Last week's trip to the game & comic shoppe happened in the midst of a power outage that blacked out a chunk of Portland's Hollywood District. The store was reduced to using an old fashioned credit card swiper, and people were standing around squinting at the comics along the walls. Despite the murk, a group of gamers in the back were still playing.

"We're surrounded by nerds!" I hissed at Al. Then I thought about it for a moment and remembered we were there hoping to find a pair of Buffy trading card game starter decks. The clerk told us those come and go at odd intervals. We were there for a game, though, and that particular shop does either trading card games or assorted RPG systems. So we punted and went with Magic, which has the disadvantage of being popular (no cool-kid points for us), but the advantage of being popular (which means booster packs are everywhere).

Magic's fun, but on the "imagining the action" level, it's got some odd issues.
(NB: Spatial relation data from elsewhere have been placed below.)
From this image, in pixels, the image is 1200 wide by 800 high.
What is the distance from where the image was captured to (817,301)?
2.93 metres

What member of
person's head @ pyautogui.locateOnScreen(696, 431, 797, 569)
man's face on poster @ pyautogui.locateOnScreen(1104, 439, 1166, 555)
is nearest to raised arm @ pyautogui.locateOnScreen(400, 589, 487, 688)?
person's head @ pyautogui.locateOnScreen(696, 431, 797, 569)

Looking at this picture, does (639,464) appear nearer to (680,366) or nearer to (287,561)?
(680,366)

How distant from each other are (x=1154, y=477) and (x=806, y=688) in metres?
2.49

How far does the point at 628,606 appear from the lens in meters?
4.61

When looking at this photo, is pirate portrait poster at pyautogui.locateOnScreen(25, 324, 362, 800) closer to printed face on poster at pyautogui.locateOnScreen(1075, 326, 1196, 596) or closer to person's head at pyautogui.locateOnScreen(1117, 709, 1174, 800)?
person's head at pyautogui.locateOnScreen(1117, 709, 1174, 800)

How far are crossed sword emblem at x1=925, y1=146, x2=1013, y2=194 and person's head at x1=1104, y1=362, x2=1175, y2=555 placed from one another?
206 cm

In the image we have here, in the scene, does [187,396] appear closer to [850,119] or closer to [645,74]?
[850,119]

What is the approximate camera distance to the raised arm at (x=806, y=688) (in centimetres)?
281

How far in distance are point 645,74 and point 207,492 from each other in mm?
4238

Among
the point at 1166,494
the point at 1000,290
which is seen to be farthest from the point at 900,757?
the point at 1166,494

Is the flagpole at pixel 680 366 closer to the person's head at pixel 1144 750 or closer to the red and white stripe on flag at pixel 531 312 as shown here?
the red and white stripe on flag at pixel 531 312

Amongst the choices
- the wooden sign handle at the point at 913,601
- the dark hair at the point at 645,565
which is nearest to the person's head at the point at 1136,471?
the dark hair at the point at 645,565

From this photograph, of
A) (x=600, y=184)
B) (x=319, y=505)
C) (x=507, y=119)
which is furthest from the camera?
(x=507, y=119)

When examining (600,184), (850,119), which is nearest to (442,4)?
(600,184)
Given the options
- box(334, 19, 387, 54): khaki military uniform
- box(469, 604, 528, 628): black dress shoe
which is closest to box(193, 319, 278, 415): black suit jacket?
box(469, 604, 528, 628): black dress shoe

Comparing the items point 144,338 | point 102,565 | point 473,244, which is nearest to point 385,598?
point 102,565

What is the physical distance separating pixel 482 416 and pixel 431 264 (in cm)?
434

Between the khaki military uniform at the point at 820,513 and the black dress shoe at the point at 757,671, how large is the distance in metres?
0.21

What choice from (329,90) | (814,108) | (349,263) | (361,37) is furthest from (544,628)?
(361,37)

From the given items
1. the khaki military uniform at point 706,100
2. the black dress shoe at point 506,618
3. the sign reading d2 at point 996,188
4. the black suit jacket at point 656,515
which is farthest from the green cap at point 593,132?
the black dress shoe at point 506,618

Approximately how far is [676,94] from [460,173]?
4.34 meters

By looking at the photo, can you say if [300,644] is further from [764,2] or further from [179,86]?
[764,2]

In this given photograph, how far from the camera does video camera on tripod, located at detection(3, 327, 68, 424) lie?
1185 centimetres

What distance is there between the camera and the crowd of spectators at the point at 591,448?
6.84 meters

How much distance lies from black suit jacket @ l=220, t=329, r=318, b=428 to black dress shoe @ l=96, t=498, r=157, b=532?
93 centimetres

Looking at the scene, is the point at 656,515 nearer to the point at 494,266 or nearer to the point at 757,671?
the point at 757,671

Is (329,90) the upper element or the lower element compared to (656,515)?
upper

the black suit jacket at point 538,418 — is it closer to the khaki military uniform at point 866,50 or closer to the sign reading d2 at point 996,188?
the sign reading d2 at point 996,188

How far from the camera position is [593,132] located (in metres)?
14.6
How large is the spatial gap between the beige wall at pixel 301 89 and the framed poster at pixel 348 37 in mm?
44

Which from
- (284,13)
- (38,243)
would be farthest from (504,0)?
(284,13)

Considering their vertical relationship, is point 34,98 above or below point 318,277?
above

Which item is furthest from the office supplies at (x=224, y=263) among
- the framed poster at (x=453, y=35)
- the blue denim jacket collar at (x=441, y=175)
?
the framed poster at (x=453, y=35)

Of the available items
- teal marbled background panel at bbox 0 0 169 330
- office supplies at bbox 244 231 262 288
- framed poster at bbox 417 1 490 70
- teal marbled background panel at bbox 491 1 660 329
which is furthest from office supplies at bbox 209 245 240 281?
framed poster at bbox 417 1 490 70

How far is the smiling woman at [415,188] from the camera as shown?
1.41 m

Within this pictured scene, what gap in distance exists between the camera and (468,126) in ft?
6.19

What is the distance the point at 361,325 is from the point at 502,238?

The bestiary of "charging goblins" and "giant octopii" feels stitched together in the same way TSR's first Monster Manual managed to feel, only without the benefit of a selective dungeon master to smooth the weld lines between the hodge-podge of mythoses. (For my money, Fiend Folio was a better piece of work. It felt like there was a theme. Maybe it was just the consistent artwork, or maybe it was because the Drow and Githyanki were cool.)

I know: It's just a card game. But part of the fun is imagining something is happening besides people comparing numbers.

I think we'll still be looking for a Buffy set, or I'll just give up and order one even though I hate buying things like that without getting to hold them first and let the ad copy on the back of the box get me all worked up.

All Time Favs
So while I'm in a gaming chat mood, I might as well toss out my fav game list:

Traveller: A SF RPG from Game Designer Workshop which seems to still be around, though I'm not sure if it's as it was in the '80s. I dug Traveller because it was the first RPG I got into after AD&D, it was my discovery among our gaming group, the character generation was pretty cool, and there was a good hard SF feel to the rules and backstory: The designers understood that ballistic weapons will probably never go out of style.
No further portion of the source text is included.